*GIVEN PASSAGE*.
FREDSPORTSEXTRA.COM

Fred's Sports Extra and More: College, Big 12 and OKC Thunder exclusives

Kings Row- One of my favorite films…..”Where’s the Rest of Me?”

My 25 Most Favorite Films

Having viewed over 5,000 films I have cataloged, on this site, the twenty five films that I would consider my top echelon favorites. The list is ever changing and currently I am thinking about making the list my top 50 films The quality of the films can be questionable as of critical reviews. With that, each and every one of these 25 have made an emotional impact on me, and I love viewing these films.

Kings Row  1942……Directed by Sam Wood from the novel by Henry Bellamann

 

 

Ronald Reagan, “where is the rest of me?”,  gives his best performance in a complex psychological drama about a small town that has issues that cannot be shown or mentioned in the film as of the book by Henry Bellamann.   Reagan’s take on the “Drake McHugh” character along with his great chemistry with Ann Sheridan’s “Randy Monaghan” must be noted as top shelf. Sheridan should never be forgotten and gives us a complete “tomboy” and “stable young women’s” performance.

Adult melodrama that the censors would not allow certain topics to be used in the film, is a damn shame.

*TASKS AND EXERCISES*.
A - Answer these questions from the Kings Row post:
(i) How many films does the writer say they have viewed?
(ii) Who directed Kings Row?
(iii) What is the name of the character Ann Sheridan plays?
B - Pick up the Kings Row post after its final sentence and write a few more sentences in the same voice.
The records come from a different source than the Kings Row post.

*AVAILABLE DATA*.
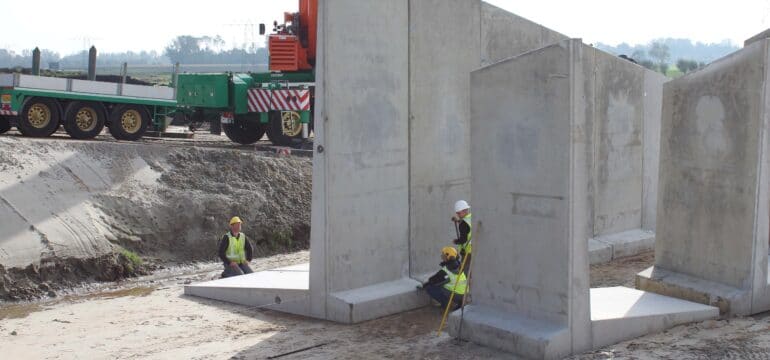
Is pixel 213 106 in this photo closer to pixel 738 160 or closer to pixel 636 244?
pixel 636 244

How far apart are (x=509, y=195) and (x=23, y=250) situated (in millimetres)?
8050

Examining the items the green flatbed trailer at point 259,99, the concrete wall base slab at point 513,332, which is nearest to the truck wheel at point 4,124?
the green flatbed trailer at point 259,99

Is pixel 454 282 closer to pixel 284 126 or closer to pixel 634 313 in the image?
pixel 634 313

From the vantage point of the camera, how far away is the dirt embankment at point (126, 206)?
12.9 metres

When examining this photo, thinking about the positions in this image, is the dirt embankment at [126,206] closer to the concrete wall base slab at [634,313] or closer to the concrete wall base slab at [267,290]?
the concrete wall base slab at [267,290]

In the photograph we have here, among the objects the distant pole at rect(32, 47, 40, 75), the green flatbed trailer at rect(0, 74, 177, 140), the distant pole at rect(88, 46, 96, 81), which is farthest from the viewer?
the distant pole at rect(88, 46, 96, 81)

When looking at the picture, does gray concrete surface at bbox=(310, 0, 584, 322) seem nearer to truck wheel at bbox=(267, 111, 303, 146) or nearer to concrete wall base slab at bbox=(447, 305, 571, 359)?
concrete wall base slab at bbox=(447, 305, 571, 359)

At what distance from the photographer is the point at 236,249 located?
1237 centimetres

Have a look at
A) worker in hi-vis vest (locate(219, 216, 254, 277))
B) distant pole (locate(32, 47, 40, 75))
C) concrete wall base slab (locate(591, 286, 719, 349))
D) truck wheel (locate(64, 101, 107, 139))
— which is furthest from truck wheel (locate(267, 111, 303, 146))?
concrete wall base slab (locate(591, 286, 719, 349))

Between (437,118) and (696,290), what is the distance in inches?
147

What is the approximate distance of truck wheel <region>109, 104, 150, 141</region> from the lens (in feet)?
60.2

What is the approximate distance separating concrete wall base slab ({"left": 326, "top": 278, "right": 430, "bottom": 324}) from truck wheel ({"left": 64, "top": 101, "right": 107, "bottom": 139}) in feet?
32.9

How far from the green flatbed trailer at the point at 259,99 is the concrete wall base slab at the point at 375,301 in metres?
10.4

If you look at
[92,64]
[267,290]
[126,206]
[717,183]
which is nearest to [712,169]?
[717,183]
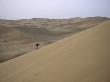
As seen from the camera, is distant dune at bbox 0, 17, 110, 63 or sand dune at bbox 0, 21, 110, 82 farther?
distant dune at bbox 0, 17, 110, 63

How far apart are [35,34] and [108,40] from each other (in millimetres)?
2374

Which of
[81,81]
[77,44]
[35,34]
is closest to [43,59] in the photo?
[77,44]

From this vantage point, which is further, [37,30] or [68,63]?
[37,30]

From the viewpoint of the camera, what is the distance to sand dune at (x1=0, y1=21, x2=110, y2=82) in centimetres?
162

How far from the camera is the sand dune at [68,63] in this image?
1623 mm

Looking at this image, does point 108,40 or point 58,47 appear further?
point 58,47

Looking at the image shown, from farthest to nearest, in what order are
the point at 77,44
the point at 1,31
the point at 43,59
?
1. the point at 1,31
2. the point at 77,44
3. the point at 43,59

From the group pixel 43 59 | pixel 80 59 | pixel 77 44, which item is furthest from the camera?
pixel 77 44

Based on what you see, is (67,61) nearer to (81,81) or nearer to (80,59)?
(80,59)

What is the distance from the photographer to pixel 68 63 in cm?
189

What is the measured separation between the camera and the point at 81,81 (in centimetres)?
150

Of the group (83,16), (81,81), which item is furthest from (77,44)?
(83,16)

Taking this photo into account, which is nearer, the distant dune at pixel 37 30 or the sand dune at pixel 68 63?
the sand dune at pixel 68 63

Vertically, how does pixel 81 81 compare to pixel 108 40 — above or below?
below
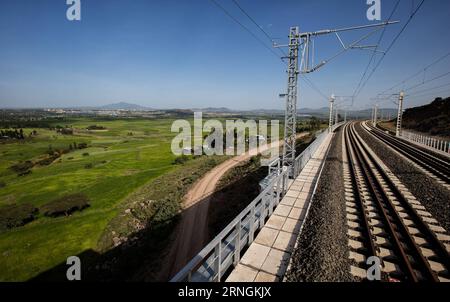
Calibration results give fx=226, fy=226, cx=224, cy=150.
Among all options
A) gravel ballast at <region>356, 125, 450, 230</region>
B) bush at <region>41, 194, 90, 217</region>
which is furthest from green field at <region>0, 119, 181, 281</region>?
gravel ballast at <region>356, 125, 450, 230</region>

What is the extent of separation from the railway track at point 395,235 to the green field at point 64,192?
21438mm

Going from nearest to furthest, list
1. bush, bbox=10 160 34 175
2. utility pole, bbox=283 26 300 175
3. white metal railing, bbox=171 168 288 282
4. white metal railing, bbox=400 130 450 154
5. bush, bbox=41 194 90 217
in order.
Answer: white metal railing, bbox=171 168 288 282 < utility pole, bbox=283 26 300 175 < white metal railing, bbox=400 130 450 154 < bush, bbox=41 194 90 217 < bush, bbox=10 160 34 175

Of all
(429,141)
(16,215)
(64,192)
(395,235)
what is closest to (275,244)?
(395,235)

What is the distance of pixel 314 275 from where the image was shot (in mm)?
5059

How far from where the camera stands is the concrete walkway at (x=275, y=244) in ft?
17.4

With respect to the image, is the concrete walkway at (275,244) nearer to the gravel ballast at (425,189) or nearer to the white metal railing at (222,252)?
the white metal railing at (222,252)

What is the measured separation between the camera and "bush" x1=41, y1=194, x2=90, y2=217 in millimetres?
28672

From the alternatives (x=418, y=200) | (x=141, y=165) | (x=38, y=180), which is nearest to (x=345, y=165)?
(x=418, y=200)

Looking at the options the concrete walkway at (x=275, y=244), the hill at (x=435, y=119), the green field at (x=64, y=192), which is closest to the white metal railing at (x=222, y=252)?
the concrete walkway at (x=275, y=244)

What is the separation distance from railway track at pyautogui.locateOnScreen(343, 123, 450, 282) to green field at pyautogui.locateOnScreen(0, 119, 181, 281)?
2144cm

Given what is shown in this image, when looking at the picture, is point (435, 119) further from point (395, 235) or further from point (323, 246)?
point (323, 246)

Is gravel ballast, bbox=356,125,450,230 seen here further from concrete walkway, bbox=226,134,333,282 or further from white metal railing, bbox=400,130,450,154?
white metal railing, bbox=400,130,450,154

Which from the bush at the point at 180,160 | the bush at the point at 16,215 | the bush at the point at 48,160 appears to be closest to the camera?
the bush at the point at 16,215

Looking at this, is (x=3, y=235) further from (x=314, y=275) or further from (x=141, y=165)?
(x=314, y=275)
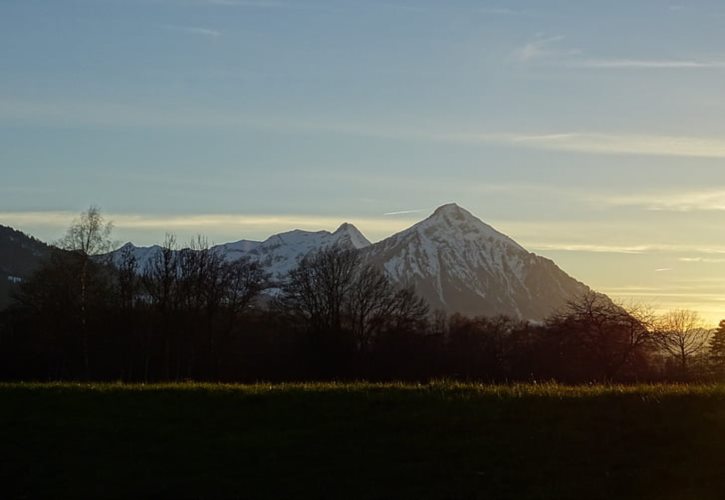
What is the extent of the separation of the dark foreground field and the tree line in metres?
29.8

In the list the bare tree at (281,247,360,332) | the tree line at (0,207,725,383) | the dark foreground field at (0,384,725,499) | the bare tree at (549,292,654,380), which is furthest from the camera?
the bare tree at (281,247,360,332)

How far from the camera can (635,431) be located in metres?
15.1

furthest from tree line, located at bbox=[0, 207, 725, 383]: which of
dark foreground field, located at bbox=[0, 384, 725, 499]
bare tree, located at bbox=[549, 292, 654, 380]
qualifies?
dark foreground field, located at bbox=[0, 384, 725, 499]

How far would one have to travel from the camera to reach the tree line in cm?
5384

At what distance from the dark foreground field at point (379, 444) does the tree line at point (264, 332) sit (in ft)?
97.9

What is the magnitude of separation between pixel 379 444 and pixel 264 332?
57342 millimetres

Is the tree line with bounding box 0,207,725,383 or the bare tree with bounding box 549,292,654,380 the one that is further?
---
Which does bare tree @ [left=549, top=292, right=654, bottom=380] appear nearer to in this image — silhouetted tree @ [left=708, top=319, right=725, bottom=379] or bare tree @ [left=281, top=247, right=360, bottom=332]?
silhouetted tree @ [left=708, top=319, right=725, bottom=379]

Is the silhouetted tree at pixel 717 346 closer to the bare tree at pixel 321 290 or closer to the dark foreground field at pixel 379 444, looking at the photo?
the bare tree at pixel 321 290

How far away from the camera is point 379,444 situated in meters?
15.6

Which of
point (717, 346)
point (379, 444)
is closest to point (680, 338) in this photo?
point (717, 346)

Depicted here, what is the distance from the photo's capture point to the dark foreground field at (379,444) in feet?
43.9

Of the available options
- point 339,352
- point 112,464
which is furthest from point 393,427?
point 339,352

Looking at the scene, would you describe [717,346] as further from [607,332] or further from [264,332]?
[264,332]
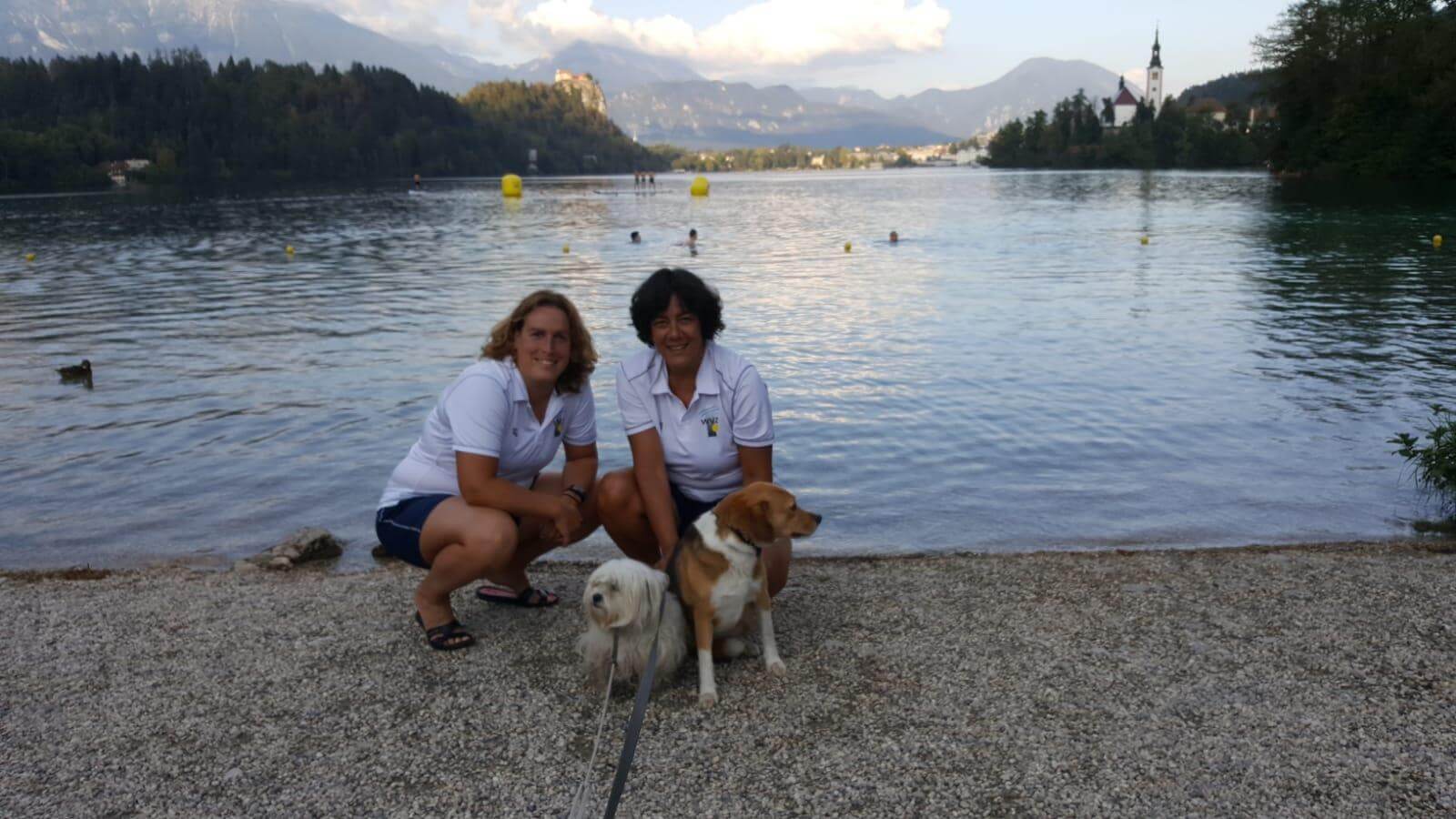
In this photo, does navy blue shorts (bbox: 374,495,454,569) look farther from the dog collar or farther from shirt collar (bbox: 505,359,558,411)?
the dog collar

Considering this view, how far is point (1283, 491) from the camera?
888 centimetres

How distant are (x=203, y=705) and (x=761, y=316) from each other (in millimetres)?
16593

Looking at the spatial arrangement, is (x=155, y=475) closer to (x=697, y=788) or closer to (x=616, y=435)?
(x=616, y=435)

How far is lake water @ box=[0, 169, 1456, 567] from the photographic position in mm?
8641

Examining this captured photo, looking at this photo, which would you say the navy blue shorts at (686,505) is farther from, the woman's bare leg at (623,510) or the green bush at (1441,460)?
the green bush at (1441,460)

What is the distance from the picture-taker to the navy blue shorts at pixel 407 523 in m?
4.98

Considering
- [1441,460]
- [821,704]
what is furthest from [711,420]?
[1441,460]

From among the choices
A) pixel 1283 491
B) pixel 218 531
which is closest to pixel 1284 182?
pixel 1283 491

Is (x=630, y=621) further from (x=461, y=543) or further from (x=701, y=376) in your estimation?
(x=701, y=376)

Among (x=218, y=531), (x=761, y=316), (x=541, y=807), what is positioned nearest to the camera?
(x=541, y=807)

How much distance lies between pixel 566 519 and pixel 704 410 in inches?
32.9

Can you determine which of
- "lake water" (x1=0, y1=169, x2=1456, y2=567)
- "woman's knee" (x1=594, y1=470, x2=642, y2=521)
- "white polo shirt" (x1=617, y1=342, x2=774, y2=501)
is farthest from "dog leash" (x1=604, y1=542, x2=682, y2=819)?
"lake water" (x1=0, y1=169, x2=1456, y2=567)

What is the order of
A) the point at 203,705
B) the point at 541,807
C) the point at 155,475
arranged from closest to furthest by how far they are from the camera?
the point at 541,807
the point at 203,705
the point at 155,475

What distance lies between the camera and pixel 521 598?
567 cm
--
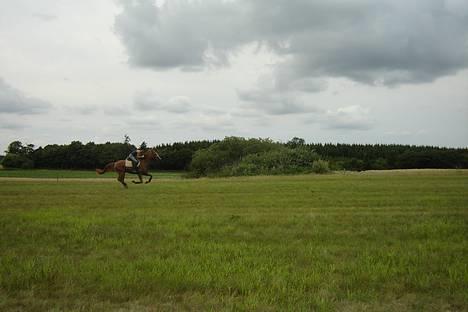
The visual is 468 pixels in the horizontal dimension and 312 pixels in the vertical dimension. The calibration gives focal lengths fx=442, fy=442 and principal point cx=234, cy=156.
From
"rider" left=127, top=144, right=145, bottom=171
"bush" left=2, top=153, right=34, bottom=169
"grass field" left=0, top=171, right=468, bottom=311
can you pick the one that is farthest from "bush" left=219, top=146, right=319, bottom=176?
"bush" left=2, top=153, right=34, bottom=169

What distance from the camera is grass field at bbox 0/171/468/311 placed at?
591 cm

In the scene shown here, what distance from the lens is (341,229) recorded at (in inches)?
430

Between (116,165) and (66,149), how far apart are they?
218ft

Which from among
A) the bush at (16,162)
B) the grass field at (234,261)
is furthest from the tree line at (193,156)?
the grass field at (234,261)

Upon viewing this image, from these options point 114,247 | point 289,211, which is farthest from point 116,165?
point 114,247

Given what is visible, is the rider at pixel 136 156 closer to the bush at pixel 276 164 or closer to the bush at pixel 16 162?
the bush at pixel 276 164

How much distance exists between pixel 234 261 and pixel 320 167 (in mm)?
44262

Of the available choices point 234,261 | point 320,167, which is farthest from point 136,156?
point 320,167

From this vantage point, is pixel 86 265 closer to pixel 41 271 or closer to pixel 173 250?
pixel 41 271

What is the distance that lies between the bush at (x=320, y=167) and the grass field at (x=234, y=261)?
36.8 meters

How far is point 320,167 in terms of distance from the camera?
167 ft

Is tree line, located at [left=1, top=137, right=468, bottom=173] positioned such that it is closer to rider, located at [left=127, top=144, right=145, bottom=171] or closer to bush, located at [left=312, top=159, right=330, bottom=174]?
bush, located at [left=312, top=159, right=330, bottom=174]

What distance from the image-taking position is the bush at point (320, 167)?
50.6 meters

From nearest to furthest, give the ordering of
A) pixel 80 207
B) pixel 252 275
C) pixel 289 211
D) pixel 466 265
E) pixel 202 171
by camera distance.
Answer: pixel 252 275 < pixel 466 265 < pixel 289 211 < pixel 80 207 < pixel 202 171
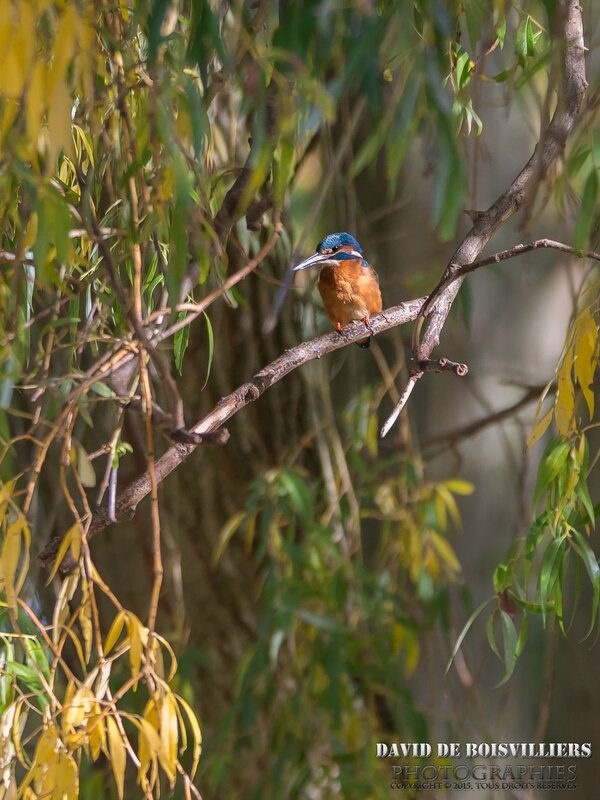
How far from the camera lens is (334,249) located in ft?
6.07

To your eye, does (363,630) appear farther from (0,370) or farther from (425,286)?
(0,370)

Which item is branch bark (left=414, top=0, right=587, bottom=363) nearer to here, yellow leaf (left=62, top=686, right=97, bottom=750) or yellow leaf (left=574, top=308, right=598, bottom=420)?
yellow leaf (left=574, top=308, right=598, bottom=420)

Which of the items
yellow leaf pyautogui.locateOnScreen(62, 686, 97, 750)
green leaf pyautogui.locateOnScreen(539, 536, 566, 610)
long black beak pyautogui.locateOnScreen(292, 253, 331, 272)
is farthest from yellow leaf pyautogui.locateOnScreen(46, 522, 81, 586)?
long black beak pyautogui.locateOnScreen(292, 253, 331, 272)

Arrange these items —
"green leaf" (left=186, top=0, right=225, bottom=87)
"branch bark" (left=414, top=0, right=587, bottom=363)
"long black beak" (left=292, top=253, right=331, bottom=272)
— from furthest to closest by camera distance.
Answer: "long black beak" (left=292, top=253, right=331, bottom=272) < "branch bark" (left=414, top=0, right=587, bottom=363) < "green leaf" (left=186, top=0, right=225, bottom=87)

*EXPECTED OUTPUTS*.
A -
(i) Over 5,000 films.
(ii) Sam Wood.
(iii) Randy Monaghan.

B -
“Exposing hypocrisy and small-town secrets, the novel deals with themes of mental illness, incest, homosexuality, suicide, gender equality in relationships, and sadistic vengeance.   Such themes were still somewhat taboo in early 20th-century American literature, but not unheard of.”  Even with the censor restrictions of subject matter, the director get us to the crux of the points in the novel as this film rocks as one of the best and on my list as superior and most entertaining.   Besides Cummings and Sheridan, Betty Field, Claude Rains and Charles Coburn are also outstanding in the best acted film of 1942.  Charles Coburn, playing “hidden” evil as the bad human being, a sadistic physician, is unlike his more comic roles he has undertaken.   

A movie remake without censorship would bring an X rating today if the director stayed to the story line of the book.  One of my top 100 films and one that I would want with me, anytime and any place.